Rollt sich der Igel zusammen und bleibt für etwa zehn Minuten so – auch bei Abwesenheit des Menschen – deutet dies auf innere Verletzungen hin. Auf Untergewicht weist die Form des Tieres an. „Ein gesunder Igel soll rund aussehen, wie ein Apfel“, so Jaksch, wohingegen die Körperform einer umgedrehten Birne auf Unterernährung hinweist.

Maßnahmen für zu Hause

Schon einfache Maßnahmen können den Tieren auch im eigenen Garten helfen. So sollen Laubhaufen im Garten gerne länger liegen bleiben und die Hecken möglichst in Ruhe gelassen werden. „Mit faul sein im Garten hilft man den Tieren sehr“, lacht Jaksch. Kleine Löcher oder Durchgänge im Zaun reichen aus, damit die Tiere sich in ihrem Revier bewegen können.

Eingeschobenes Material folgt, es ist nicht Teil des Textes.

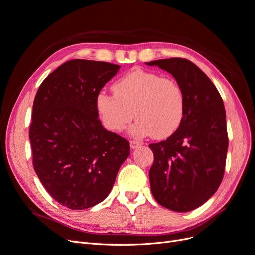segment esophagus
Wrapping results in <instances>:
<instances>
[{
    "instance_id": "1",
    "label": "esophagus",
    "mask_w": 255,
    "mask_h": 255,
    "mask_svg": "<svg viewBox=\"0 0 255 255\" xmlns=\"http://www.w3.org/2000/svg\"><path fill=\"white\" fill-rule=\"evenodd\" d=\"M129 145H130V148H132V149H137L138 146L141 145V142L137 141V140H130L129 141Z\"/></svg>"
}]
</instances>
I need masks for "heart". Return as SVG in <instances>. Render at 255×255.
Masks as SVG:
<instances>
[{
	"instance_id": "1",
	"label": "heart",
	"mask_w": 255,
	"mask_h": 255,
	"mask_svg": "<svg viewBox=\"0 0 255 255\" xmlns=\"http://www.w3.org/2000/svg\"><path fill=\"white\" fill-rule=\"evenodd\" d=\"M113 91V95L101 91L96 98L100 118L112 132L125 129L135 116L134 135L164 139L184 119L185 95L173 79L134 69L114 83Z\"/></svg>"
}]
</instances>
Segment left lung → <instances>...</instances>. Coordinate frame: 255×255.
Instances as JSON below:
<instances>
[{
  "label": "left lung",
  "mask_w": 255,
  "mask_h": 255,
  "mask_svg": "<svg viewBox=\"0 0 255 255\" xmlns=\"http://www.w3.org/2000/svg\"><path fill=\"white\" fill-rule=\"evenodd\" d=\"M171 73L185 95L184 119L166 140L149 144L154 161L149 177L156 201L189 212L210 199L223 179L229 138L222 98L207 75L185 58L146 63Z\"/></svg>",
  "instance_id": "left-lung-1"
}]
</instances>
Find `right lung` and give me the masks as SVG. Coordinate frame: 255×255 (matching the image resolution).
Here are the masks:
<instances>
[{
  "mask_svg": "<svg viewBox=\"0 0 255 255\" xmlns=\"http://www.w3.org/2000/svg\"><path fill=\"white\" fill-rule=\"evenodd\" d=\"M120 66L72 59L50 73L33 105L29 140L33 166L53 199L85 210L109 196L129 142L106 130L96 98Z\"/></svg>",
  "mask_w": 255,
  "mask_h": 255,
  "instance_id": "right-lung-1",
  "label": "right lung"
}]
</instances>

Mähroboter solle man am besten nur tagsüber laufen lassen. Eine große Hilfe ist zudem die Errichtung von Futterstellen. „Allerdings ist dabei zu beachten, dass es sich bei den Tieren um Fleischfresser handelt. Milch oder Kaffeesahne darf keinesfalls verfüttert werden.“

Am besten eigne sich Hunde- oder Katzennassfutter mit mindestens 60 Prozent Fleischanteil, auch angebratenes Ei oder Rinderhack kann in die jeden Tag zu reinigende Futterstelle gegeben werden, erklärt Jaksch. Steht ein Igel an der Straße, könne man ihn zudem in Nasenrichtung übersetzen. „Oft trauen sie sich nicht rüber.“

Im Notfall auch ander Tiere

Bei Notfällen und sofern sie genügend über das Tier weiß, nimmt Stefanie Jaksch auch andere Wildtiere auf. So standen einmal drei Soldaten mit Marderbabys vor der Tür, auch einen Feldhasen, ein Eichhörnchen oder eine Krähe zählten schon zu ihren Patienten.

„Aktuell beginnt die Igelbabyzeit“, sagt Jaksch Anfang August, als sie einen Anruf bekommt: Ein Mann hat vier kleine Tiere außerhalb des Nestes umherlaufen sehen, von der Mutter keine Spur. Noch am gleichen Tag treffen die Neuankömmlinge in Ringelsdorf ein.

Tragisches Schicksal

Für Stefanie Jaksch bedeutet das: Nachtschicht. Denn alle ein bis zwei Stunden müssen die Tiere gefüttert werden. Die vier Babys sind nur wenige Tage alt. „Zwei der Kleinen sind auf Grund der langen Unterversorgung leider verstorben“, bedauert Jaksch.

Es sind die ersten Igelbabys in diesem Jahr gewesen. In der ersten Jahreshälfte, von Januar bis Anfang August, habe sie bereits 40 Igel bei sich aufgenommen. Im April ist sogar schon Aufnahmestopp gewesen. „Ich muss bei den Tieren auch mit der Arbeit hinterherkommen und ihnen gerecht werden“, erläutert Jaksch. Sie geht davon aus, dass die 100er-Marke an gepflegten Tieren in diesem Jahr geknackt wird.